Wendell Berry

Wendell Berry

Sojourners' Rose Marie Berger interviews the great mad farmer, poet and prophet of Kentucky, Wendell Berry. The complete interview is online at Sojonet (along with a fine picture of Berry from photographer Ryan Beiler — who was always grossly underpaid when I published his work in PRISM).

Berry is a national treasure and an all-too-well-kept secret.

His poetry is not as widely read or anthologized as it should be, but then no poets these days are as widely read as they should be.

His essays are brilliant, lucid and profound, but I can also understand why these are not more widely read. One realizes, reading them, that if Berry is right, then a great deal of the rest of our world and the rest of our lives are wrong. And since it rather seems he is right, the resulting sense of uneasiness is quite troubling and it's no surprise that such disturbing works haven't become popular.

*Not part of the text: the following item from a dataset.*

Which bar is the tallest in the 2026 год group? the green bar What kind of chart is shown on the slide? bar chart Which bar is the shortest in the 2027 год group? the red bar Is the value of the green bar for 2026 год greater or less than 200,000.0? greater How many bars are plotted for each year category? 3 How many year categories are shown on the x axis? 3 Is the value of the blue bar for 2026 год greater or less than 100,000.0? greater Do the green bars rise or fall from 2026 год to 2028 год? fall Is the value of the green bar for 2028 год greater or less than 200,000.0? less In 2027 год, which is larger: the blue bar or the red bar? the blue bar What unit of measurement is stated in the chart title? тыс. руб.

(It's depressing to see that a book as vital and vibrant as Standing by Words has gone out of print. I know a few students of literature who, preferring the study of Dante to the study of Derrida, clung to this book as a lodestone during their graduate studies.)

But Wendell Berry is also a novelist and a writer of short stories. All of his fiction is set in the town of Port William, Ky., and concerns the same families, the generations of Catletts, Coulters and Crows who make up what he calls that community's "membership." Each new story, each new chapter set in this fictional world adds depth and meaning to the chapters that went before. It is a beautiful body of work.

But — and here is my point, following on the earlier discussion of "Christian-themed entertainments" — it is also an accessible body of work.

My mother loved these stories. Mom was an avid reader and a builder of libraries whose children logged many hours gluing the little envelopes for circulation slips into the back of books for the township, church and school libraries.

Yet she was not a fan of most high-brow, "literary" fiction. She read, and enjoyed, Agatha Christie and Janette Oke. She was also a devout evangelical Christian who preferred fiction that was in keeping with her religious values.

Mom was, in other words, an exemplary one-woman focus group for the kind of "Christian fiction" that evangelical readers were craving. And she loved the novels and stories of Wendell Berry.

There are many reasons why Berry's books have not caught on among most readers of "Christian fiction." But none of those reasons are good ones.